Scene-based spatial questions
%%
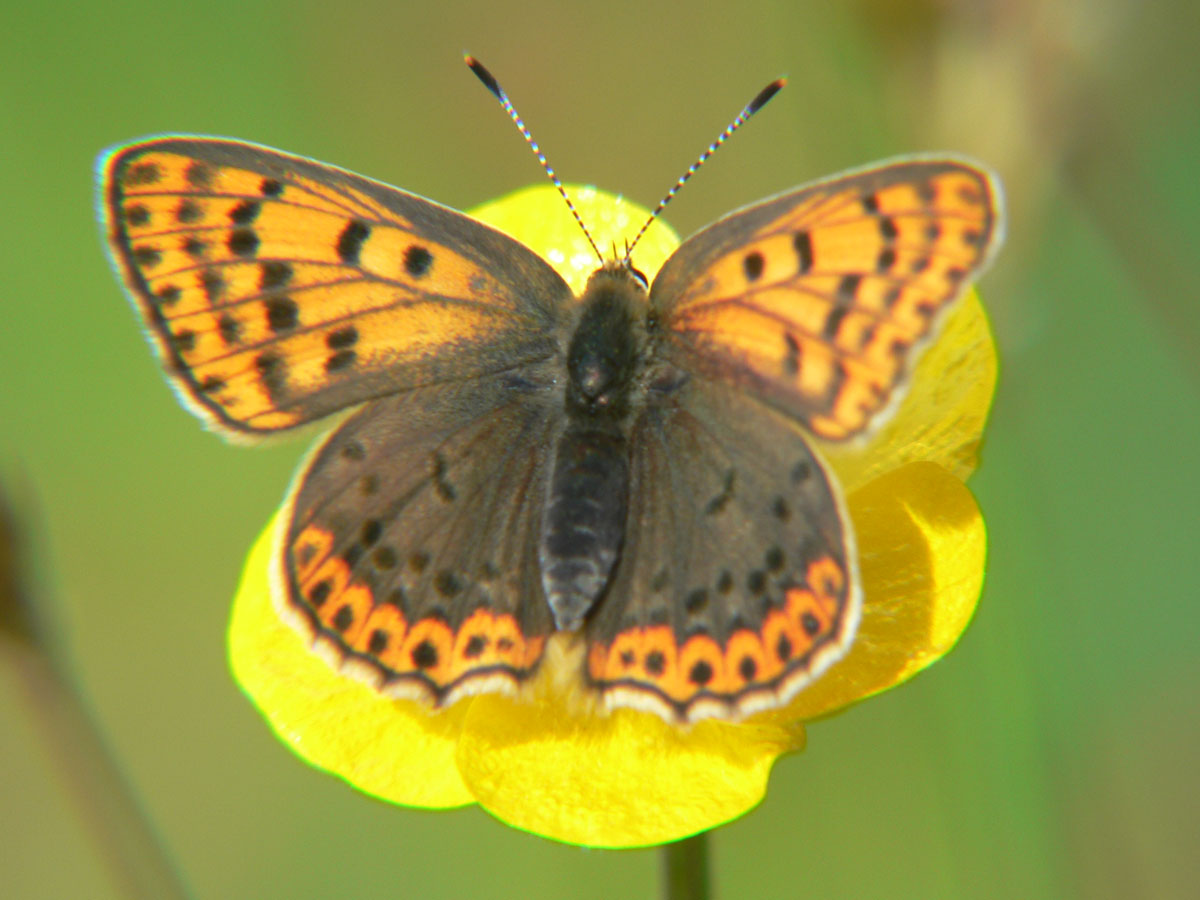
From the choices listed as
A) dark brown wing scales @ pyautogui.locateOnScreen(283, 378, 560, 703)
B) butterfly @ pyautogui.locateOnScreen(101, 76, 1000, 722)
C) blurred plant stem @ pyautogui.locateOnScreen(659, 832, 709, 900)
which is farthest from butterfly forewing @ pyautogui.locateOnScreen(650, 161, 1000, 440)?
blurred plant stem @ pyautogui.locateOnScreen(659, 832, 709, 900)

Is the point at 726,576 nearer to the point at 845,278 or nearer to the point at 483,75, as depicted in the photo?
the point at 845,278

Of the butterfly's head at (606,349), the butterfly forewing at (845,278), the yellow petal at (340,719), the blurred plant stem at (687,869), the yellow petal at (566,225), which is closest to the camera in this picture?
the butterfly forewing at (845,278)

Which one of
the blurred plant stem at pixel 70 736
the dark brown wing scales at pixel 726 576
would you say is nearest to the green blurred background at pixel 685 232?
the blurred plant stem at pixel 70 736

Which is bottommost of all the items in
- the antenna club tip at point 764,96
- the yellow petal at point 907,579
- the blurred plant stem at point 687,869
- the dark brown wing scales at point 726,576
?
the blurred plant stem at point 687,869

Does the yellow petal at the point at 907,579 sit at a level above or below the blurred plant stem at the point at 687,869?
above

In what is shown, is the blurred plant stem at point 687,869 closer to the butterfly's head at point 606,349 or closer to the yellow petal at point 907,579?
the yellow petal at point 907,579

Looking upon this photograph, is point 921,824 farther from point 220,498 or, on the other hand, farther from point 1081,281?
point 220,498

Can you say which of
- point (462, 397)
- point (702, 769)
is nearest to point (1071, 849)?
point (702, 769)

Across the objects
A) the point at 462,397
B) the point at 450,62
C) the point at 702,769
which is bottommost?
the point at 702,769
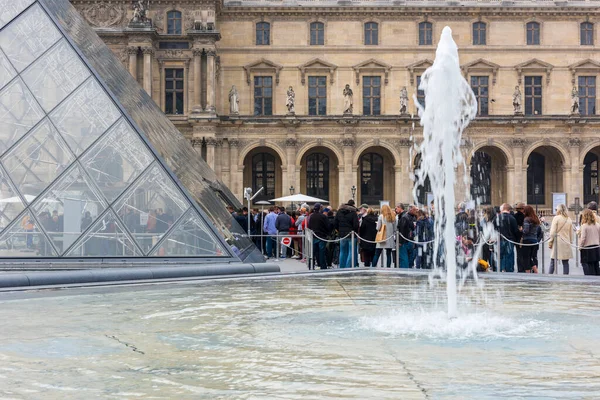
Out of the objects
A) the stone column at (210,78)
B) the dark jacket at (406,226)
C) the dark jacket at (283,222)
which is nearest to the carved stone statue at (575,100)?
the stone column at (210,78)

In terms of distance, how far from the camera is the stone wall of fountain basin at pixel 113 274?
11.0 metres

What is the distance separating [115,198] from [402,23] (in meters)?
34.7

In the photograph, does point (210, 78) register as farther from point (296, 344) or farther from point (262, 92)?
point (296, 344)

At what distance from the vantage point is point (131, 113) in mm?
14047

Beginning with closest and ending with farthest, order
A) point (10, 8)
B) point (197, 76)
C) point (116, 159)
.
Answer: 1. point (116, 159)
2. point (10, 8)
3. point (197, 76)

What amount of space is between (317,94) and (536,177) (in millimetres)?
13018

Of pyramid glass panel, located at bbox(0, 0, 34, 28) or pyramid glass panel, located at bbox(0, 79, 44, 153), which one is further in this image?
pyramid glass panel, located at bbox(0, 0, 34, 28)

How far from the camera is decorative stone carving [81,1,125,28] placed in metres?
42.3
%%
%%
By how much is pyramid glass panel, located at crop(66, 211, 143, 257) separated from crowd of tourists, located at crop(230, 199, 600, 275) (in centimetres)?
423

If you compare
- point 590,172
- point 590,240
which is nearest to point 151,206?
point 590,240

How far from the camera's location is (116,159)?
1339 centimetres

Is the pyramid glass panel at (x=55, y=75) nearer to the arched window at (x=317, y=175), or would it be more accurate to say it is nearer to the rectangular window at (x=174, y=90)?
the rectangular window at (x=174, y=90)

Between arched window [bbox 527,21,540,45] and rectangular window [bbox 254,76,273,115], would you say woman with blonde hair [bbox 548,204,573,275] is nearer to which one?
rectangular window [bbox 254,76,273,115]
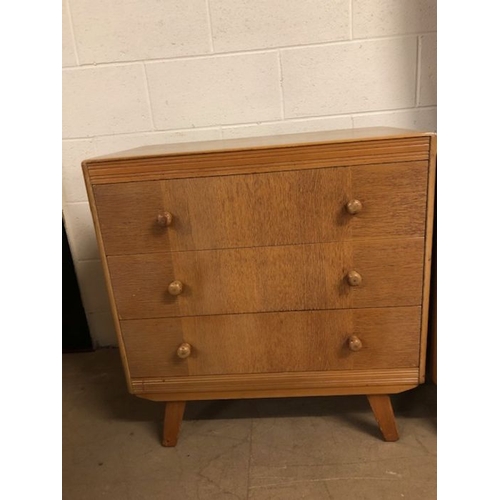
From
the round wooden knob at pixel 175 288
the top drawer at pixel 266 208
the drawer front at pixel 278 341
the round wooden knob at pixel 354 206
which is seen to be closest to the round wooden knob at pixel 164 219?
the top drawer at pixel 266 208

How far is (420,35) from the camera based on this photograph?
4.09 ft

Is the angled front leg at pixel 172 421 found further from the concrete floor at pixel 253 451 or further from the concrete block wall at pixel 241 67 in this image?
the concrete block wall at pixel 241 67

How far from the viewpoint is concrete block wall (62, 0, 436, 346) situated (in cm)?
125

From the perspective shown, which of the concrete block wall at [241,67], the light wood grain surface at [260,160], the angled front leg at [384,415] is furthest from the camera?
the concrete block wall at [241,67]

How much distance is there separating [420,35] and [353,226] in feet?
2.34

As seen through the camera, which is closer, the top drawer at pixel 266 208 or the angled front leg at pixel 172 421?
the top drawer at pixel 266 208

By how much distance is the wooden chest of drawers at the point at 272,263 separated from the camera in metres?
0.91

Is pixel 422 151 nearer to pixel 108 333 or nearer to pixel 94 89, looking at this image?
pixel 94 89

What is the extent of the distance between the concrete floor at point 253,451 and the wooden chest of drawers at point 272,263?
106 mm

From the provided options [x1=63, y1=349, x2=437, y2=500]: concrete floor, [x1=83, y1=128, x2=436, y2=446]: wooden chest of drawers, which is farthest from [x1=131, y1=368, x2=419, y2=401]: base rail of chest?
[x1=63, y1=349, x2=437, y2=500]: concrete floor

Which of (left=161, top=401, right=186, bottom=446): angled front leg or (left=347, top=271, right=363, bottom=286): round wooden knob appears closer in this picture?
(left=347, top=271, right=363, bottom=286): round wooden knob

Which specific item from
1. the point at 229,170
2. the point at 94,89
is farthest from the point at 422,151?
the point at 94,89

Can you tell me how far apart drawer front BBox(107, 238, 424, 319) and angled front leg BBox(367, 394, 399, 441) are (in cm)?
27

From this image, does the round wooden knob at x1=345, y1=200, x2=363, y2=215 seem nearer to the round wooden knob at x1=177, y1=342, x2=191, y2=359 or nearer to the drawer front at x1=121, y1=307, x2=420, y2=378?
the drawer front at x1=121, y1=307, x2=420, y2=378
%%
%%
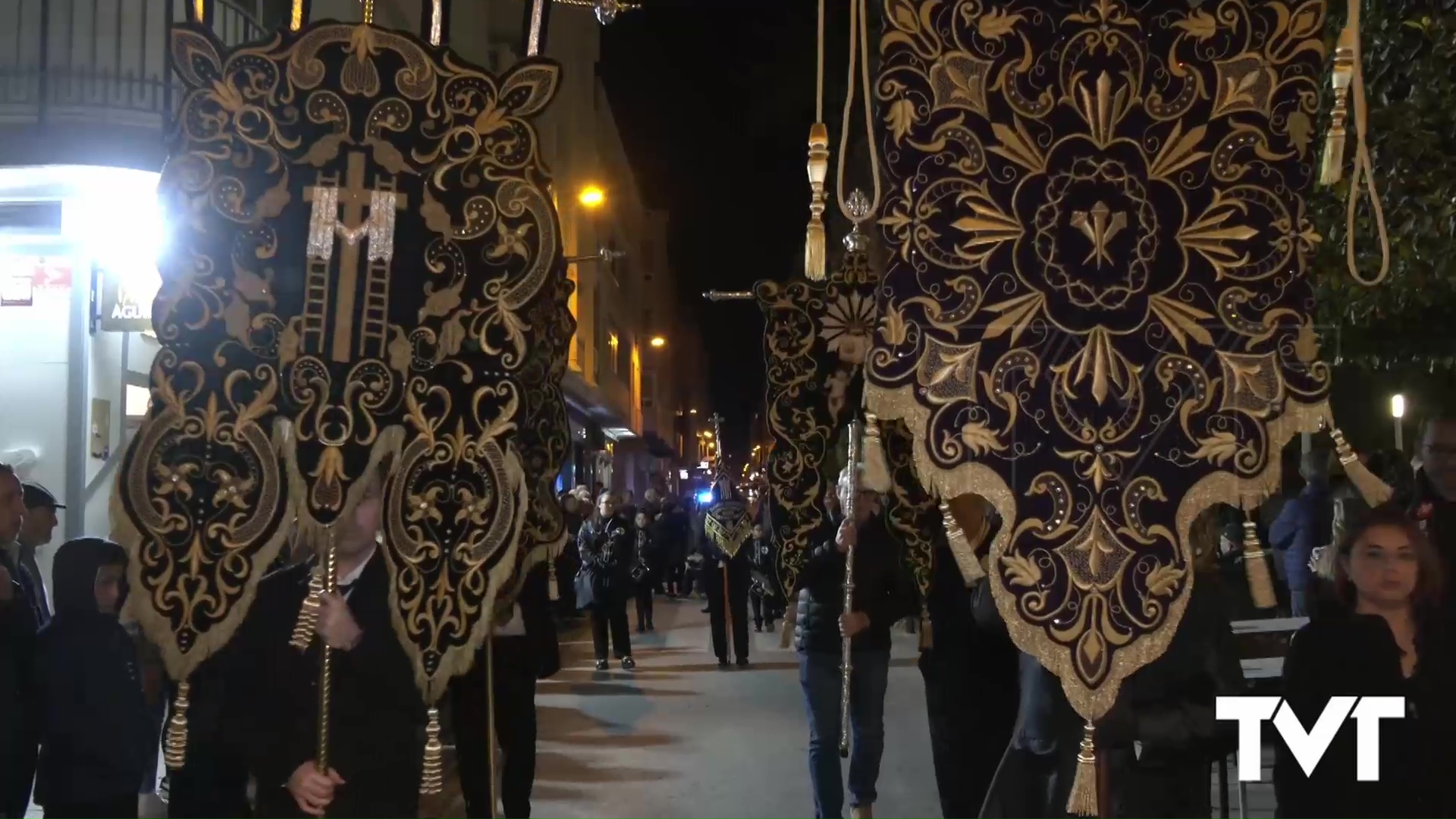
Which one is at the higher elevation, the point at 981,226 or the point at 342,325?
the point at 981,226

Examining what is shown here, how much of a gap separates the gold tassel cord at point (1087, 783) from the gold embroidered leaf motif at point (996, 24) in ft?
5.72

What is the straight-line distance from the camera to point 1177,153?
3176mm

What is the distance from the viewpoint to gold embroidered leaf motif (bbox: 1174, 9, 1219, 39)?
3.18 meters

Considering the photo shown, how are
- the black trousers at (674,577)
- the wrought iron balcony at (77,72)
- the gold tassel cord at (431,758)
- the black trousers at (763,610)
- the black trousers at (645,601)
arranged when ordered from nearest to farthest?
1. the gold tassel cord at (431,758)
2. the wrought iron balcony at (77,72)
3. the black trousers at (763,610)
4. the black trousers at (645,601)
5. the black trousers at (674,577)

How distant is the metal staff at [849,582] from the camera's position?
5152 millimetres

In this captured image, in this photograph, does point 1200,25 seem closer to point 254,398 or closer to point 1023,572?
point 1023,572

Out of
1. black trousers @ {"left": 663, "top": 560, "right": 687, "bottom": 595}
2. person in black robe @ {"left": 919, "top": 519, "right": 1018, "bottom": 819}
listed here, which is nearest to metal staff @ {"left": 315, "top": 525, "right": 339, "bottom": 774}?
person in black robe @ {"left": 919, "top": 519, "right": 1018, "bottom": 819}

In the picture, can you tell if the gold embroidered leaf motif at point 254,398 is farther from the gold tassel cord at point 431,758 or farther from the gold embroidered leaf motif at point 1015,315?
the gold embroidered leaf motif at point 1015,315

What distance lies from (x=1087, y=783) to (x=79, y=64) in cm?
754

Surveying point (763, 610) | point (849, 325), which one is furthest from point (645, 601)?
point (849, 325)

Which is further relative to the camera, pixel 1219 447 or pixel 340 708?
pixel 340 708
%%
YOUR GOAL ▸ Can you convert the items between the lines containing "Considering the photo shown, how are" and "5152 millimetres", inclusive, into a two-column CSV with the headers item_text and answer? Use one row per item, put each value in a single quoted field, and replace every line break with a space.

RESPONSE BELOW ▸
item_text,answer
"Considering the photo shown, how are - the black trousers at (674,577) - the wrought iron balcony at (77,72) - the gold tassel cord at (431,758) - the black trousers at (763,610) - the black trousers at (645,601) arranged when ordered from nearest to farthest?","1. the gold tassel cord at (431,758) 2. the wrought iron balcony at (77,72) 3. the black trousers at (763,610) 4. the black trousers at (645,601) 5. the black trousers at (674,577)"
"How distant is the metal staff at [849,582] from the camera's position?","5152 millimetres"